Somos unos suicidas

En el número de mayo de la revista TELVA, encontrarán una entrevista muy interesante que les recomiendo con fervor titulada ‘La gran belleza’. En ella se suceden siete páginas en la que Vis Molina interroga al escultor Jaume Plensa y al fundador y presidente de MANGOIsak Andic.

En la batería de preguntas que se dan cita en este encuentro inaudito –Isak Andic sencillamente no concede entrevistas- hay una especialmente brillante dirigida al reciente Premio Nacional de Artes Plásticas: ¿Cómo sabes cuándo está acabada una obra? A lo que Plensa responde: ‘Paul Valéry decía: ‘Un poema nunca está acabado, simplemente se abandona’. En la obra de un artista pasa exactamente esto, llega un momento en que hay que apartarse de ella porque tienes miedo de estropearla si la tocas más’. 

Sería fantástico que en las historias de amor sucediera lo mismo. Pero no. No funciona exactamente así.

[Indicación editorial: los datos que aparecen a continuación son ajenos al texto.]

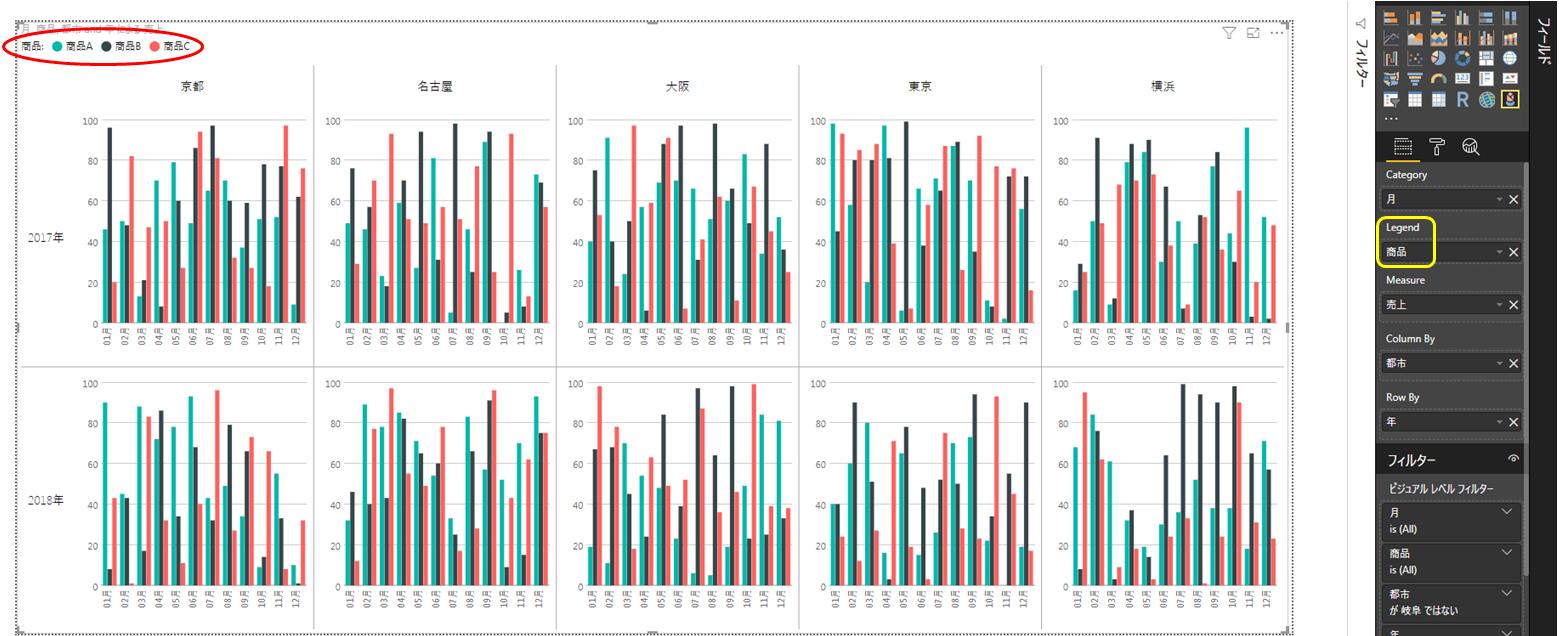 特徴1_小さなグラフ_集合棒グラフ.png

Básicamente porque somos unos suicidas y queremos agotar nuestra existencia kamikaze, terminar exhaustos y doloridos, haberlo probado todo, lo posible y lo imposible también; bebérnoslo como el crápula que apura el último trago de la última copa en el último bar abierto, cuando ya se han puesto las calles y a sabiendas de que a esas alturas de la madrugada solo le servirán veneno y dolores de cabeza. Puro masoquismo sentimental, el más violento de los fetichismos, el que por mí no quede. Mi querida Lady Madrid sabe bien de lo que hablo.

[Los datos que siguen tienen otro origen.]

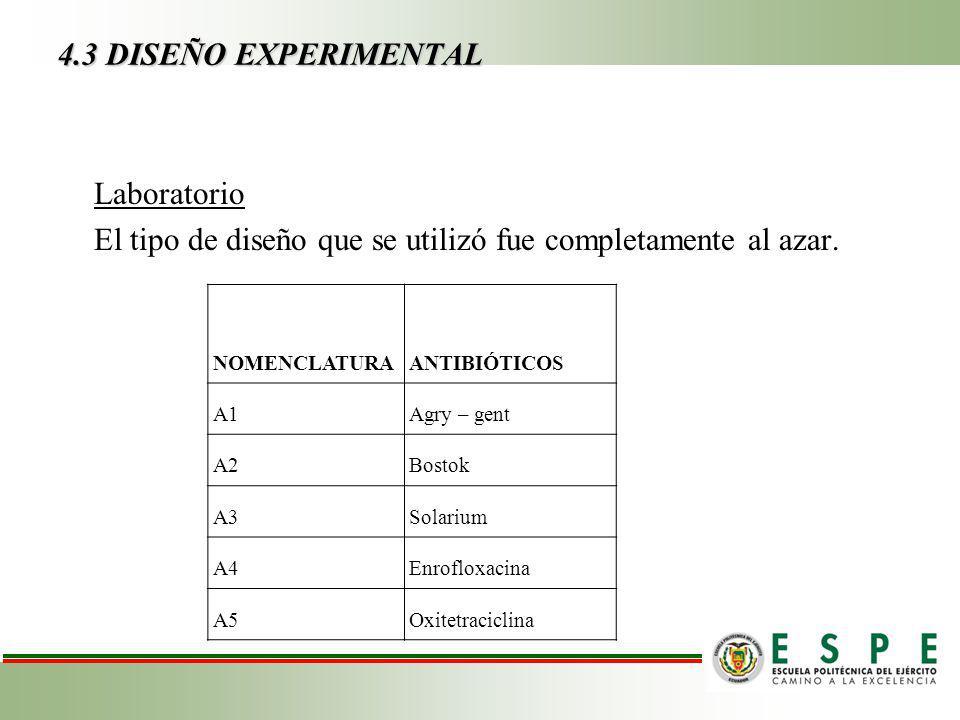 4.3 DISEÑO EXPERIMENTAL Laboratorio El tipo de diseño que se utilizó fue completamente al azar.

Y da igual cuantos tortazos te hayas llevado y cuantas mañanas te hayas despertado a su lado sabiendo que aquello que teníais se ha diluido, que lo vuestro fue a por tabaco para no volver, que se esfumó sin cortina de humo, a bocanadas sin filtro, sin previo aviso y sin dejar restos de colillas ni rastro de ceniza.

Lo peor de todo es que el apocalipsis os acechaba desde hace tiempo, y tú lo sabes, no lo intuyes, lo sabes. Tú sabes que a vosotros solo os queda compartir un pasillo árido y un dormitorio hostil, tú sabes que los roces hace tiempo que son fortuitos y las carcajadas clandestinas, que él camina a hurtadillas por vuestras zonas comunes y que ella es una furtiva en un apartamento que ya no es vuestro porque esa yonki de la nicotina y los buenos tíos os ha desahuciado a ti, a vuestra vajilla destartalada, a vuestro perro baboso y a vuestros geranios del jardín.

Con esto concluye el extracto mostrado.